Stripe is valued at around $9.2 billion as of its last big round in 2016. Most recently, it raised $150 million back in that November 2016 round. A $44 million from March of this year, noted in Pitchbook, was actually related to issuing stock related to its quiet acquisition of point-of-sale payments startup Index in that month — incidentally another interesting move for Stripe to expand its position and placement in the payments ecosystem. Stripe has raised around $450 million in total.

The Teams product, aimed at businesses that are big enough to have dedicated fraud detection staff, will be priced at an additional $0.02 per transaction, on top of Stripe’s basic transaction fees of a 2.9 percent commission plus 30 cents per successful card charge in the U.S. (fees vary in other markets).

The chief advantage of taking the paid product will be that teams will be able to customise how Radar works with their own transactions.

This will include a more complete set of data for teams that review transactions, and a more granular set of tools to determine where and when sales are reviewed, for example based on usage patterns or the size of the transaction. There are already a set of flags the work to note when a card is used in frequent succession across disparate geographies; but Manapat said that newer details such as analysing the speed at which payment details are entered and purchases are made will now also factor into how it flags transactions for review.

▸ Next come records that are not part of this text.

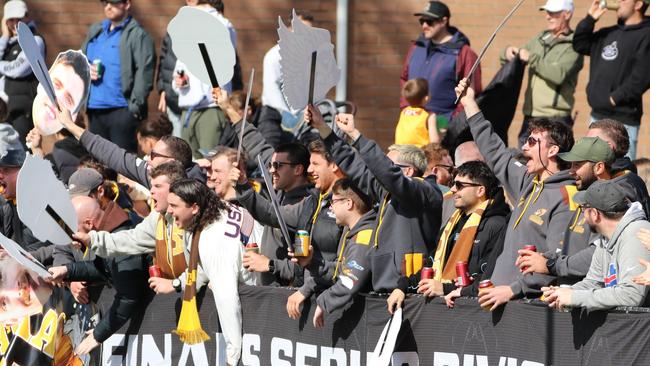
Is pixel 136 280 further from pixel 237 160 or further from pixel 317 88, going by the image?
pixel 317 88

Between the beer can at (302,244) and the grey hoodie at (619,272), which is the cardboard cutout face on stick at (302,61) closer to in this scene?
the beer can at (302,244)

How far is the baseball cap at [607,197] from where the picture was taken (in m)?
7.58

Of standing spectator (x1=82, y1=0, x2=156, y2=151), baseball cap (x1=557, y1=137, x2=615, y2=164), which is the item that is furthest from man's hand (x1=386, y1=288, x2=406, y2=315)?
standing spectator (x1=82, y1=0, x2=156, y2=151)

Similarly, teams will be able to determine the value at which a transaction needs to be flagged. This is the online equivalent of when certain purchases require or waive you to enter a PIN or provide a signature to seal the deal. (And it’s interesting to see that some e-commerce operations are potentially allowing some dodgy sales to happen simply to keep up the user experience for the majority of legitimate transactions.)

Users of the paid product will also be able to now use Radar to help with their overall management of how it handles fraud. This will include being able to keep lists of attributes, names and numbers that are scrutinised, and to check against them with analytics also created by Stripe to help identify trending issues, and to plan anti-fraud activities going forward.

Updated with further detail about Stripe’s funding.